Google Cloud forges multicloud partnership with Oracle

Oracle Corporation Australia

By Dylan Bushell-Embling
Tuesday, 18 June, 2024

Google Cloud forges multicloud partnership with Oracle

Google Cloud has announced a wide-ranging cloud partnership with Oracle aimed at helping customers simplify cloud migration as well as multicloud deployment and management. Under the agreement, Oracle and Google Cloud will partner to give customers the choice to combine Oracle Cloud Infrastructure and Google Cloud technologies.

Google Cloud’s Cross-Cloud Interconnect will initially be made available for customers onboarding in 11 global regions, allowing customers to deploy general-purpose workloads with no cross-cloud data transfer charges. This will give customers operating in cross-cloud interconnet regions including Australia East (Sydney) and Australia South East (Melbourne) the ability to access a low-latency, high-throughput, private connection between the two cloud providers.
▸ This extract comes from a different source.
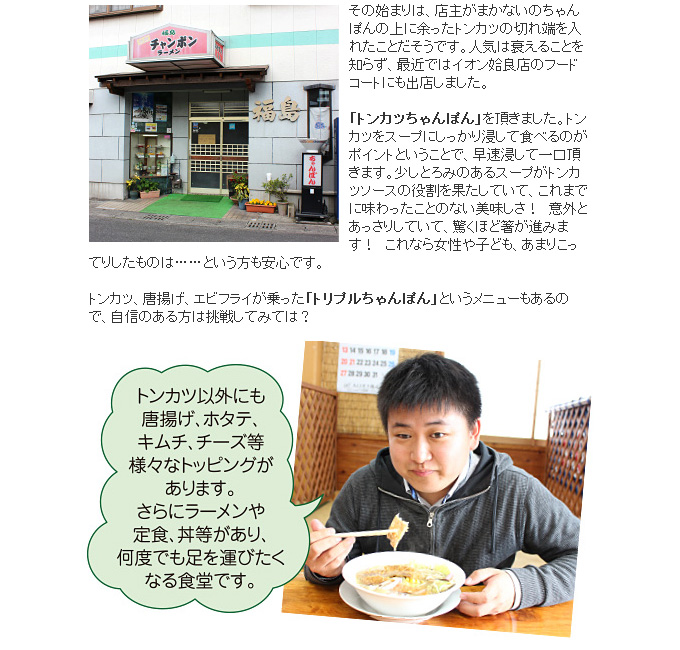 「福島食堂」 写真2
Meanwhile, the new offering Oracle Database@Google Cloud is expected to launch later this year. The solution will provide the highest level of Oracle database and network performance, along with feature and pricing parity with OCI.

Both companies have agreed to jointly go to market with the new solution, which will be offered with flexible purchasing options including a simplified purchasing and contracting experience via Google Cloud Marketplace.

Oracle will meanwhile operate and manage Oracle database services directly within Google Cloud datacentres globally, including its Oracle Exadata Database Service, Oracle Autonomous Database Service and Oracle Real Application Clusters. The services will initially launch in regions in North America and Europe before expanding to additional regions worldwide.

Oracle Chairman and CEO Larry Ellison said the joint initiative demonstrates that customers want the flexibility to use multiple clouds. “To meet this growing demand, Google and Oracle are seamlessly connecting Google Cloud services with the very latest Oracle Database technology,” he said. “By putting Oracle Cloud Infrastructure hardware in Google Cloud datacentres, customers can benefit from the best possible database and network performance.”